===== EXTRACT TO READ

Inspired by the chapel of San Vitale in Ravenna, which they had visited on their tour, Jane and Mary had the sixteen-sided A la Ronde built just outside Exmouth in Devon. Family lore suggests Jane designed the building itself but recent research suggests a Mr Lowder may have created the plans based on her ideas.

The interior of the building was decorated by the cousins. It includes the shell gallery, which took the women a decade to complete. The building was designed to house their collection from the Tour. They also laid out the grounds.

In the summer of 1811, the cousins also drew up plans for a small chapel, Point in View, built next to the house, along with almshouses and a school.

The Parminter's work at A la Ronde was featured in an exhibition, Radical Rooms, organised by the Royal Institute of British Architects in 2022. The exhibition examined the role of British women in architecture, focusing on Bess of Hardwick, Patty Hopkins and the Parminters.

==========
===== DATA SECTION

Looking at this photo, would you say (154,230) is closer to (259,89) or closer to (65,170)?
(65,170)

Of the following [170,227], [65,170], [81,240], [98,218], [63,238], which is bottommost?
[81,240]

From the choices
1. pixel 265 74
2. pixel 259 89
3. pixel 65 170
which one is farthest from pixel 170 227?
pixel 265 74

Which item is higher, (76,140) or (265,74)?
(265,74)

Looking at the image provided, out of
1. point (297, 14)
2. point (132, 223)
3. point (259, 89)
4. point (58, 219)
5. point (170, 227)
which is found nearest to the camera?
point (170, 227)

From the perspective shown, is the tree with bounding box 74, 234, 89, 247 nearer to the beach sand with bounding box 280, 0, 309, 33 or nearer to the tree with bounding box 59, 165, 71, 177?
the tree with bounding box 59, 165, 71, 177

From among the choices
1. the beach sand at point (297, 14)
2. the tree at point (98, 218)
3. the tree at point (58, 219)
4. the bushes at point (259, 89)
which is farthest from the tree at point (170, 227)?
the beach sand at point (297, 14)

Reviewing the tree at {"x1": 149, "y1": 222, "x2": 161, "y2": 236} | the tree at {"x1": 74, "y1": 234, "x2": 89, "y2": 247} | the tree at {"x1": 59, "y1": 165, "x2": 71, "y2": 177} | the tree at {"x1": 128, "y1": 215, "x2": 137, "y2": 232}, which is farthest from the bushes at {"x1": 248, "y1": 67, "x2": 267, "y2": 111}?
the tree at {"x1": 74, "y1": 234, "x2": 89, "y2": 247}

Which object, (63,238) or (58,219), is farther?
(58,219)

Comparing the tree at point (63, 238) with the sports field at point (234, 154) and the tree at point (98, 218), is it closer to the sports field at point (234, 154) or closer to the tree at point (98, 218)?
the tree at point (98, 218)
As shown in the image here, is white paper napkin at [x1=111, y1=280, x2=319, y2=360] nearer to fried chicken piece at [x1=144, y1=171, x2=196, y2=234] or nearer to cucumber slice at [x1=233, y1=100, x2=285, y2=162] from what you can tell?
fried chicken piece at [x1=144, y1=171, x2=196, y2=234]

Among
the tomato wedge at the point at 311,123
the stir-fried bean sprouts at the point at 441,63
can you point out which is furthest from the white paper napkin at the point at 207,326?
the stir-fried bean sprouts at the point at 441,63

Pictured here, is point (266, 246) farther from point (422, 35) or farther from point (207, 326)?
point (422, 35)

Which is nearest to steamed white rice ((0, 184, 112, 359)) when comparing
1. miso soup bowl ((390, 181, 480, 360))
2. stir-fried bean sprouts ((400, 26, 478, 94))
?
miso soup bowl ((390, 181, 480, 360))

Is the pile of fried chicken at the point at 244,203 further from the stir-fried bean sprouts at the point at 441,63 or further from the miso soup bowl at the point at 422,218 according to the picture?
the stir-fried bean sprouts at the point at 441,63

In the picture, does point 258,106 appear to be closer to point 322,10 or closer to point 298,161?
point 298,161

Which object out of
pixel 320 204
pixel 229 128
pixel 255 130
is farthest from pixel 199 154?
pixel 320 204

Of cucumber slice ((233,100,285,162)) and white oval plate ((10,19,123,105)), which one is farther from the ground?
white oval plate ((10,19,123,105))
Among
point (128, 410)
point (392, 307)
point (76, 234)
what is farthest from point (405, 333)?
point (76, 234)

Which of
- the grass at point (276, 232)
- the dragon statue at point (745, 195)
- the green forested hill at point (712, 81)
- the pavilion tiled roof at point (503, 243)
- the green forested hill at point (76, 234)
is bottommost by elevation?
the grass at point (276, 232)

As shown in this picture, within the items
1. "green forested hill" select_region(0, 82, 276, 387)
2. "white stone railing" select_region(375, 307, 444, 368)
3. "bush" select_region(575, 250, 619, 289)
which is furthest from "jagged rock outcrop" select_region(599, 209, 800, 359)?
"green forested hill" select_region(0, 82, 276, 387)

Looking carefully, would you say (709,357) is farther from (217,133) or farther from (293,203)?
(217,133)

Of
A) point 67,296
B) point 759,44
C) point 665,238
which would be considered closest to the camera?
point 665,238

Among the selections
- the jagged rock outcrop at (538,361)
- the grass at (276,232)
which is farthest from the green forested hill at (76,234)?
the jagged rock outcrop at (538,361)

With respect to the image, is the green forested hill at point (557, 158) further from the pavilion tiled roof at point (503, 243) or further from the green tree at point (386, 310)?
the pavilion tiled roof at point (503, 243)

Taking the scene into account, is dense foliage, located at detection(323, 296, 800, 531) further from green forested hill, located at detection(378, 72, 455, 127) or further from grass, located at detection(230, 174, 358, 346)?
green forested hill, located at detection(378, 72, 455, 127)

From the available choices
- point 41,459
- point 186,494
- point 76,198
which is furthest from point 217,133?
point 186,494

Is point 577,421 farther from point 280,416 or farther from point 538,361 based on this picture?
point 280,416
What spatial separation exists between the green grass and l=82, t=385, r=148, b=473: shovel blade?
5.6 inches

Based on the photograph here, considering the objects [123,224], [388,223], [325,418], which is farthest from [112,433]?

==========

From the passage on A la Ronde, list every individual person referred to by name.

**EXERCISE RESULT**. Jane, Mary, Mr Lowder, Bess of Hardwick, Patty Hopkins